As causas para essa situação são muitas, entre elas, infelizmente, está a inadequada “literaturização” das crianças na escola, ou seja, nem sempre a abordagem é a que mais facilita nas crianças o gosto pela leitura.

Preocupado com esse aspecto, o Ministério da Cultura, por intermédio da Secretaria do Livro e da Leitura, mantém diversos programas, entre eles, o Programa Nacional de Incentivo à Leitura (PROLER), que tem como objetivo articular iniciativas para despertar o interesse nacional pela leitura.

O Ministério da Educação, por sua vez, por meio do Programa Nacional do Livro Didático, distribui anualmente centenas de livros didáticos e paradidáticos, com o objetivo de propiciar o acesso das pessoas mais carentes a esse bem cultural.

## LINHAS DE DADOS
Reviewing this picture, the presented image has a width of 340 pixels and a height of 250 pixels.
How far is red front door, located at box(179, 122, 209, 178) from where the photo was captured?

## TAREFAS PROPOSTAS
[a] Traduza para o inglês a seguinte frase do trecho sobre incentivo à leitura: "Preocupado com esse aspecto, o Ministério da Cultura, por intermédio da Secretaria do Livro e da Leitura, mantém diversos programas, entre eles, o Programa Nacional de Incentivo à Leitura (PROLER), que tem como objetivo articular iniciativas para despertar o interesse nacional pela leitura."
[b] Prossiga com o trecho sobre incentivo à leitura a partir da última frase apresentada.

## RESPOSTAS
[a] Concerned with this issue, the Ministry of Culture, through the Secretariat of Books and Reading, maintains several programs, among them the National Program for the Encouragement of Reading (PROLER), whose goal is to coordinate initiatives to awaken national interest in reading.

[b]
Creio, no entanto, que, além dessas iniciativas, faz-se necessário rever as estratégias de acesso à literatura, principalmente as promovidas pela escola. Igualmente necessário é o barateamento do “objeto” livro, para que ele se torne mais acessível. Por incrível que pareça, quando o objeto é o livro infantil, ele se torna cada vez mais caro. Ilustrações, papéis e formatos especiais, enfim uma série de artifícios voltados para dar mais “atratividade” ao livro infantil encarecem-no para o consumidor. Como conseqüência, o acesso a ele é seletivo.

Por isso, os programas de incentivo à leitura infantil terão de levar em conta estratégias tanto de barateamento do livro como de acesso coletivo ao mesmo livro, por meio de bibliotecas comunitárias, por exemplo.

Mas creio que a criatividade de educadores e de promotores culturais é suficiente para prover esses meios. Por enquanto, no âmbito do Parlamento, aprovar iniciativas como esta do Dia Nacional do Livro Infantil já representam um grande passo para fazer do Brasil uma nação de grandes leitores.

Era o que tinha a dizer. Muito obrigado.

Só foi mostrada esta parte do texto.